Another principle is to change your point of view.  Landscape painters and photographers practice this principle when they try out different angles from which to view, capture or render the “truth” of what they are seeing.  Several years ago Eli Callaway had already committed to a state-of-the-art golf ball production facility, but needed a fresh reason for golfers to be interested in golf balls.  We knew that conducting traditional qualitative market research (e.g., focus groups) was unlikely to turn up anything new and different.  In our search for the right point of view, we went to a handful of non-celebrity (to avoid the “pose” factor) experts – a golf course architect, a veteran equipment salesman-turned-teaching professional, and a few others – and asked what we thought was a fairly innocent question – why do people keep playing the game?  Their reaction to our question – “All these years in the business and no one has ever asked me that question before” – suggested that we were on an interesting track.  We had simply changed our point of view from the conventional.

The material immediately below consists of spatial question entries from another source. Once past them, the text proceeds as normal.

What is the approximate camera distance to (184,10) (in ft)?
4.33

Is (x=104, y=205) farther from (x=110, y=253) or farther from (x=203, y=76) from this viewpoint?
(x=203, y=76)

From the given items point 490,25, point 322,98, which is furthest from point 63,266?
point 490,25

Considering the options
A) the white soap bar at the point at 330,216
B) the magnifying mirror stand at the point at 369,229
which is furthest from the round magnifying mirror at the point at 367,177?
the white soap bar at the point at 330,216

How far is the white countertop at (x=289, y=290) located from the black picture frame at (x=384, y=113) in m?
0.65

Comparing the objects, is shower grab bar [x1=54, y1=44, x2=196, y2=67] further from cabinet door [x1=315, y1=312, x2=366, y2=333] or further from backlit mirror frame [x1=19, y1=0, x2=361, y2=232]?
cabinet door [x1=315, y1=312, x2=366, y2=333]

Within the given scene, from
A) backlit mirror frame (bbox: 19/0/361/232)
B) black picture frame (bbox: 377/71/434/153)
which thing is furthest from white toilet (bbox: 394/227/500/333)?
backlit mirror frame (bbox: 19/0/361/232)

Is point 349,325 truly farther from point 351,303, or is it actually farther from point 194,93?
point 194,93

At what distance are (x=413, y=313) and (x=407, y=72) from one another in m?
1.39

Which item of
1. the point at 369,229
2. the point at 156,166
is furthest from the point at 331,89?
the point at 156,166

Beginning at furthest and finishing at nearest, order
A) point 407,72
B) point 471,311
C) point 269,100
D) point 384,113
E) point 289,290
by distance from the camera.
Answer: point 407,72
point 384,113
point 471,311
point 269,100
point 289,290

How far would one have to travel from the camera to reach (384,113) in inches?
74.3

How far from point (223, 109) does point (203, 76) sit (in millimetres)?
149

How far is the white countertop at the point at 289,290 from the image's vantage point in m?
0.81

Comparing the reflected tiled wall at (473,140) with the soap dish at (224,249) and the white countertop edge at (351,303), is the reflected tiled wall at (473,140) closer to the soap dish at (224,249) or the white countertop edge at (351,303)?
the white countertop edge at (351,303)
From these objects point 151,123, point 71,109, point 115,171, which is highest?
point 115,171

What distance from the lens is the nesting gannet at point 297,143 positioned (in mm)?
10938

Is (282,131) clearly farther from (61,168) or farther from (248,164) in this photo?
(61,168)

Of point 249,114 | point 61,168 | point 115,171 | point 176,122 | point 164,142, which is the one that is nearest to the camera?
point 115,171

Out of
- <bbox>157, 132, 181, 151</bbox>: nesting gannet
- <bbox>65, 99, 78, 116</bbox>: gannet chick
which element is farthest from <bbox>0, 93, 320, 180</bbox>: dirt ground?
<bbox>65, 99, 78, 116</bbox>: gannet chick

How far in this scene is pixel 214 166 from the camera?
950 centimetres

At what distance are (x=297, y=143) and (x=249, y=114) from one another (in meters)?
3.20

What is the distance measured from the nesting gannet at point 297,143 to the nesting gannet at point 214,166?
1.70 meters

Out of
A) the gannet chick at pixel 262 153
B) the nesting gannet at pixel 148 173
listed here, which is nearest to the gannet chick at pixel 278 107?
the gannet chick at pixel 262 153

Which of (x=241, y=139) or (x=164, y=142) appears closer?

We were speaking with Dick Sperry of The Sperry Group, Inc., recently about how he “gets a vision.”  Unlike the typical image many of us have that the visions come up front and instantly, Dick described a much longer, more iterative process of observing end-users, trying something out with them, watching what happens, and trying again.  What struck me about what Dick said was that vision isn’t finished until well into the development process, even to the point where a customer nicknames the new tool.

Many of us – particularly those of us who are process-oriented – believe that first comes a discovery of a need and then comes the invention of a solution to that need.  However, actual experience suggests that the discovery of a need is more closely coupled with the invention of a solution.  We seldom, if ever, get it on the “first try.”  It requires empathy, imagination, patience and understanding.  Ironically, we can actually accelerate our time-to-market, if we just slow down early in the front-end exploration and change our point of view.